THtace ahora siete años que un capitán apellidado Scilingo desvelaba los vuelos de la muerte en Argentina y hubo quien en aquellos días veía en este militar una cierta simpatía hacia el arrepentido que nos descubría la verdad. Aquellos días recorría Extremadura una mujer entrañable como Matilde Artés. Sacha, que es como todos la conocemos, es una abuela de Plaza de Mayo que recuperó a su nieta Carla de las garras de los torturadores y asesinos de su hija Graciela. Fue ella quien nos desveló que tras el arrepentimiento de Scilingo se escondía un asesino y poco más.

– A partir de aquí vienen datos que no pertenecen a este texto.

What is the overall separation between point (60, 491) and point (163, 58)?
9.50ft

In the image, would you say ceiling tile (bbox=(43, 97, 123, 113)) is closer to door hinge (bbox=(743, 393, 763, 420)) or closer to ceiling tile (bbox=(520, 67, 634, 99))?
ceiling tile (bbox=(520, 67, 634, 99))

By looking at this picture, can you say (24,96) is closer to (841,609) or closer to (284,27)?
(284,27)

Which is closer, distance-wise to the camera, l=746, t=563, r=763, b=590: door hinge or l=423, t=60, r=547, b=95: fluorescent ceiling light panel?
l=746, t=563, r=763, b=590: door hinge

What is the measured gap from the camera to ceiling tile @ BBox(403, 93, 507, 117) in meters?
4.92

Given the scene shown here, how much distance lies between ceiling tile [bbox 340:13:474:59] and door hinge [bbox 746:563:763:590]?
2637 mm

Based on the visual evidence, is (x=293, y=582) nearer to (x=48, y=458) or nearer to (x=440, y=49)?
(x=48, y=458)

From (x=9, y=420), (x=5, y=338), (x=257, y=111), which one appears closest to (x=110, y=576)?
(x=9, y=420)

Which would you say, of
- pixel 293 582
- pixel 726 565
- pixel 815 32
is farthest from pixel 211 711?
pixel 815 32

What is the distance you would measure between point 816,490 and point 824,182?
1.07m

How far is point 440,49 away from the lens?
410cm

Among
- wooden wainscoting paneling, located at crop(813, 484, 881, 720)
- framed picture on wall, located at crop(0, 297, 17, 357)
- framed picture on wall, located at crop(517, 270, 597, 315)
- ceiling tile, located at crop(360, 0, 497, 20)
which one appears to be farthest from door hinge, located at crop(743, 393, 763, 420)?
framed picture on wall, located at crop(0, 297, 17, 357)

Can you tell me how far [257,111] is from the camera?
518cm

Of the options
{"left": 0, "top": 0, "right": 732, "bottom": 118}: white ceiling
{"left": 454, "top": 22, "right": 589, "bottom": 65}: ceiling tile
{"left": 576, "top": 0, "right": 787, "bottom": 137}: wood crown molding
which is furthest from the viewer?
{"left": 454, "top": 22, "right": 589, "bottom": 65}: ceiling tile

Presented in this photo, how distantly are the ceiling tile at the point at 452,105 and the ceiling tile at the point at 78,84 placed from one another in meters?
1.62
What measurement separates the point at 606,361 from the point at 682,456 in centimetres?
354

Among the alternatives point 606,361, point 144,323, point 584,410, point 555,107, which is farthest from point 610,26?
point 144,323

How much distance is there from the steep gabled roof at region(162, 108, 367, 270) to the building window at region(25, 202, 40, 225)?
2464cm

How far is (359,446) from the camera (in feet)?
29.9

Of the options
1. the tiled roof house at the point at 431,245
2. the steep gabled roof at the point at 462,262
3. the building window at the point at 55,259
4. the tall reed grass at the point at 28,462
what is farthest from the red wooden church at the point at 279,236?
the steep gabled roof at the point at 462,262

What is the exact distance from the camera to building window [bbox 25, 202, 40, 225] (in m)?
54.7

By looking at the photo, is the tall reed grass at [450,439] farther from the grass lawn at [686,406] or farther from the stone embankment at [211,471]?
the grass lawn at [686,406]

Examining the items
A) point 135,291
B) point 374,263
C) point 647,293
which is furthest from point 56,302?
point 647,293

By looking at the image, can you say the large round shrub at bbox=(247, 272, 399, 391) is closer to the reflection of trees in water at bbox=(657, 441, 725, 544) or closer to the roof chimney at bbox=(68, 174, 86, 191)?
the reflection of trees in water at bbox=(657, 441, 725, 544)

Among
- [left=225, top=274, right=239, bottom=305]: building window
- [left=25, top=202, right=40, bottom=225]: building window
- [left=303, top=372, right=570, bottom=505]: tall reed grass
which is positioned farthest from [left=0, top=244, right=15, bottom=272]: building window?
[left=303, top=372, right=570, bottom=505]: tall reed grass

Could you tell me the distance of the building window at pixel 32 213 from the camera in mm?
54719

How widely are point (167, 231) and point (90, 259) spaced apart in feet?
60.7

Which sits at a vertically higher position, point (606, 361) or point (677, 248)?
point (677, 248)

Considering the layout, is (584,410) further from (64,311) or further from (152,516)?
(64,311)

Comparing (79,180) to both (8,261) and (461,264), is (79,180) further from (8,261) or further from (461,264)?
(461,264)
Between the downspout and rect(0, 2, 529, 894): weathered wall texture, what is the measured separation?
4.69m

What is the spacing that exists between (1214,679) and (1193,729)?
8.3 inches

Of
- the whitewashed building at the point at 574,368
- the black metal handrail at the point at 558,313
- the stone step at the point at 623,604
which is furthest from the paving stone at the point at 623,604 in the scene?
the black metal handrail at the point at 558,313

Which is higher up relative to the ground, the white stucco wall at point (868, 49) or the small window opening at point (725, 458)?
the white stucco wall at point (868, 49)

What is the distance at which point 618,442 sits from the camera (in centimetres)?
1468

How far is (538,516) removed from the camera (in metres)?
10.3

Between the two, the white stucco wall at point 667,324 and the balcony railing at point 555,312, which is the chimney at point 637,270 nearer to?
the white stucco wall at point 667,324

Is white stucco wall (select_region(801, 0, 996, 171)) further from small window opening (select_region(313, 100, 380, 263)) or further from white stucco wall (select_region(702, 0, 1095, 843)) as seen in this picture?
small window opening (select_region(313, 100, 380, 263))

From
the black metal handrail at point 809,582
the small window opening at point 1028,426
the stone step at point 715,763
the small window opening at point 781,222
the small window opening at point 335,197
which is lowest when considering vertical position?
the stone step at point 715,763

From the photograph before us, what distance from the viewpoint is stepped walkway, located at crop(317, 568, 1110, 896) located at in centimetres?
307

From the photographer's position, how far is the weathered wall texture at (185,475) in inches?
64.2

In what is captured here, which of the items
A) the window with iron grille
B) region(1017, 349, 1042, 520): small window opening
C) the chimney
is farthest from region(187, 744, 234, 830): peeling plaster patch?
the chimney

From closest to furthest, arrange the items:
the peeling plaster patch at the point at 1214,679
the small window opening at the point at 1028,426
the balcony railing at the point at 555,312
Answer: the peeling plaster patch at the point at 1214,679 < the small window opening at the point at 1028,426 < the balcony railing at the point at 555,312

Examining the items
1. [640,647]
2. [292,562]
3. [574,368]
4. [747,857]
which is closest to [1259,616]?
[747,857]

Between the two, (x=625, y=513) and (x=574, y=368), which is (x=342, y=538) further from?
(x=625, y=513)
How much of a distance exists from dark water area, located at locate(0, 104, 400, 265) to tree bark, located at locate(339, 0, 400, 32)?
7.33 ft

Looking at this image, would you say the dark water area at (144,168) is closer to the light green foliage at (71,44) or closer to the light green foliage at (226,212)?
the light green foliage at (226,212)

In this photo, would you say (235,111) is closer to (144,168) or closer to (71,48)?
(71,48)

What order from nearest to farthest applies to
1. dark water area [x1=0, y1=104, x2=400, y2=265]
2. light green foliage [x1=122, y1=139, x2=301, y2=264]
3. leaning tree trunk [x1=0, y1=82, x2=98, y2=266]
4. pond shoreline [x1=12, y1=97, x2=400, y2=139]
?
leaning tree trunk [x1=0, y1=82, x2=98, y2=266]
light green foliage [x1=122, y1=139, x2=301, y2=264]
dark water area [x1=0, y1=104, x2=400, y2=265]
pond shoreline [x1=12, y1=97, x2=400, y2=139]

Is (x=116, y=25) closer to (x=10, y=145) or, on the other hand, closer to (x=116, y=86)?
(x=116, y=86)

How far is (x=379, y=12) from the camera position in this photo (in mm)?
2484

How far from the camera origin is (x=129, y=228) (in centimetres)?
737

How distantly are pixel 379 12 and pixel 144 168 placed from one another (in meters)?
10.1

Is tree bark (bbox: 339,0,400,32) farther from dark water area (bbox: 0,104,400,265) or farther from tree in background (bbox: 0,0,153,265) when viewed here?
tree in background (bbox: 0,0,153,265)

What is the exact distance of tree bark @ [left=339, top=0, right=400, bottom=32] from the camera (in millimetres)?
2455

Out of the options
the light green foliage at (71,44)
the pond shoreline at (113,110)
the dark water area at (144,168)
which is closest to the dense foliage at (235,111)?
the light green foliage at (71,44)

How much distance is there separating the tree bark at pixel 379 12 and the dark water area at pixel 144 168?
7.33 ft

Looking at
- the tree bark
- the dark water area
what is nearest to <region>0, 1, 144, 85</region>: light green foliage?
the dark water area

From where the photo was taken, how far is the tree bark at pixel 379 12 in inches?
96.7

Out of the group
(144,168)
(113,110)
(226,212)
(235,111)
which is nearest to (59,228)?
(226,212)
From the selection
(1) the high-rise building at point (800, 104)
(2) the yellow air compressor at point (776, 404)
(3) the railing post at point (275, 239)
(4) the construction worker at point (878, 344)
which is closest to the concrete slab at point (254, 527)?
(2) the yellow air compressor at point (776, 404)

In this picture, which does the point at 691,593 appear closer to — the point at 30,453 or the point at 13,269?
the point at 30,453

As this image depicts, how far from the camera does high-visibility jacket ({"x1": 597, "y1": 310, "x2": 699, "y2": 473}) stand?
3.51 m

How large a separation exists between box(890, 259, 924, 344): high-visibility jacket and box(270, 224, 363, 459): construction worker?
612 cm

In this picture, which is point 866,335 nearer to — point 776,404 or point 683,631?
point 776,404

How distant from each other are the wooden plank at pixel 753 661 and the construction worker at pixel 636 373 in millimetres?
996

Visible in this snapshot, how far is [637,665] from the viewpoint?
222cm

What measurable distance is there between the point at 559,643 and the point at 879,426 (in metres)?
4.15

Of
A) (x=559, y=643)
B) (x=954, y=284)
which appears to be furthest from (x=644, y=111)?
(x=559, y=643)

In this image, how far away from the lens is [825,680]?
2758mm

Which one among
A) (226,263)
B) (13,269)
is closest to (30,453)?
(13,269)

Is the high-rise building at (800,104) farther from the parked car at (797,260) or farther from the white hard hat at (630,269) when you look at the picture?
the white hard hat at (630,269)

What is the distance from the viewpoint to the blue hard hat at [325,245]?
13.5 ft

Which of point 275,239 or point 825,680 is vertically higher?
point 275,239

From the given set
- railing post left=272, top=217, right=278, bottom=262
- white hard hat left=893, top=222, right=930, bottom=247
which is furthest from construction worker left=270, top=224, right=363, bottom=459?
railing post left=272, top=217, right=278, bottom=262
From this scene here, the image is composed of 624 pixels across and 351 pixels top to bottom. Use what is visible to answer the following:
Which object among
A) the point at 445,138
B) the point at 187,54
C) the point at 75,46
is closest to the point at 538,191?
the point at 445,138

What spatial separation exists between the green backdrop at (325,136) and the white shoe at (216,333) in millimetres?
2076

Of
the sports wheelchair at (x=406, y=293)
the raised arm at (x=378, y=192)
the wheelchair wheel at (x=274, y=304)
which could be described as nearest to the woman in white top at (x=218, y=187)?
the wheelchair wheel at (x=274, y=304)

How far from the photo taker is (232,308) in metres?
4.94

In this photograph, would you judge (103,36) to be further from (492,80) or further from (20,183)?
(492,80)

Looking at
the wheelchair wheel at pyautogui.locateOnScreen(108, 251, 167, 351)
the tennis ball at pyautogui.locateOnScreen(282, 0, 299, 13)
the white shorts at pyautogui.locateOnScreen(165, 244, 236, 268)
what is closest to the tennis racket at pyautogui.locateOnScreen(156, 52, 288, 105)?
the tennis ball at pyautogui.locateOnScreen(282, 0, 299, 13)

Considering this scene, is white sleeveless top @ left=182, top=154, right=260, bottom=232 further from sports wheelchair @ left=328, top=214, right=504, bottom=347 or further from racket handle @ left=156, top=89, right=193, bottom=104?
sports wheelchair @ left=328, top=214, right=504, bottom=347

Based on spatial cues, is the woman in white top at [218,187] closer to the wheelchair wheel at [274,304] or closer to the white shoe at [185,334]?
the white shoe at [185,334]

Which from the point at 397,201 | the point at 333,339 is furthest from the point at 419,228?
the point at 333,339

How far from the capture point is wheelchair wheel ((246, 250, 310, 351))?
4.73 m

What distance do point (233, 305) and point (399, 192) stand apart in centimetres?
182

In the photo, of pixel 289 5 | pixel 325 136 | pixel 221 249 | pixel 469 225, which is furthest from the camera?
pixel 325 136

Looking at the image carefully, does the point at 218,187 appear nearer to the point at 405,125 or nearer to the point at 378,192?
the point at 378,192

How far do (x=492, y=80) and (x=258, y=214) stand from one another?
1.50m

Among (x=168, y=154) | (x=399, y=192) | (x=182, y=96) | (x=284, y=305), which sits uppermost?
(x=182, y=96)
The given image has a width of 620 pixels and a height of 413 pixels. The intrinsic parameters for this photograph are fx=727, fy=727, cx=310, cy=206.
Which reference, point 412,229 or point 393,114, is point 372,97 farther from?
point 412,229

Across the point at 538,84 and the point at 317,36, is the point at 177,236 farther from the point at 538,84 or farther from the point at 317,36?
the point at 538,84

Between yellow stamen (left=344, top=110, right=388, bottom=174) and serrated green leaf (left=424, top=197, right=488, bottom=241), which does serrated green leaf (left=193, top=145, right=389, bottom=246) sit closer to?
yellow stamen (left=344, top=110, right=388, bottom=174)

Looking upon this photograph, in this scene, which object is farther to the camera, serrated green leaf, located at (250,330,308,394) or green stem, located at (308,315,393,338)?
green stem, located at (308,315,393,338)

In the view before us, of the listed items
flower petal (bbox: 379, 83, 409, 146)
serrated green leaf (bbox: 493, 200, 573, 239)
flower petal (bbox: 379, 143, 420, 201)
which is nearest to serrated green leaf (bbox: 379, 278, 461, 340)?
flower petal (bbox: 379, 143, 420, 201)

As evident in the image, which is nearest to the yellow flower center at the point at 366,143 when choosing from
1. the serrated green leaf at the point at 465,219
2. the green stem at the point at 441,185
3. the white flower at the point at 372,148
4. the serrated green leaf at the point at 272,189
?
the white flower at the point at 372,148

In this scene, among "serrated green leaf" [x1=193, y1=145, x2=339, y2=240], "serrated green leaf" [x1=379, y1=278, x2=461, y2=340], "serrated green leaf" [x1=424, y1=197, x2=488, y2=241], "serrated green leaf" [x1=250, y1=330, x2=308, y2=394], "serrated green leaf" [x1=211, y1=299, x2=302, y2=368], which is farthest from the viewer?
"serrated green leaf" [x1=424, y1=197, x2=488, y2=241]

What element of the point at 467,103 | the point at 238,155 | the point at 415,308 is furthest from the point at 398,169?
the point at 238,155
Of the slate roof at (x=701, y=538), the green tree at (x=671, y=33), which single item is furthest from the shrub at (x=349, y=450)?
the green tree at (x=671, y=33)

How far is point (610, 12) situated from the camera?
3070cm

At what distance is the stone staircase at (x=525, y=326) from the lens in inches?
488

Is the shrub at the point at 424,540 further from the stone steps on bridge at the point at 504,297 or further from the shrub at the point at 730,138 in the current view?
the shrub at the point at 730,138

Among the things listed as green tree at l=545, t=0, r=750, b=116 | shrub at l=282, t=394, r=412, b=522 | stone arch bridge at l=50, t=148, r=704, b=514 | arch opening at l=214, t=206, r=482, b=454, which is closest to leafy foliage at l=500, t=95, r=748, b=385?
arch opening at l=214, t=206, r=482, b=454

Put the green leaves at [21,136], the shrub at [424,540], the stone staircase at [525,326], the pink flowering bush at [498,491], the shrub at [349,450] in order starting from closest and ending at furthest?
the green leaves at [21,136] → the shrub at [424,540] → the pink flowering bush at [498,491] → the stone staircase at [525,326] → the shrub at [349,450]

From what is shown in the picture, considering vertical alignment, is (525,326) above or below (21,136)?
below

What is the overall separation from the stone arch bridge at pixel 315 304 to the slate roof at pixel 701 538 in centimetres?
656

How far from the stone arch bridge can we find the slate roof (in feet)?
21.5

El patético espectáculo de las últimas semanas, entre simulados desmayos y cinismos repugnantes, nos trae a la memoria los capítulos inconclusos de la historia de América Latina, esa historia que permite que Videla, Viola, Pinochet o Galtieri no hayan recibido la condena ejemplarizante que evite genocidios futuros. Cuando hace un par de años los políticos argentinos naufragaban en su corralito, alguien dijo que el problema del país radicaba en que quienes estaban destinados a regir la nación con cordura estaban en el fondo del océano o en el exilio. Para que aquello no vuelva a ocurrir se hacen imprescindibles las condenas, porque la impunidad es siempre semilla de nuevos genocidios.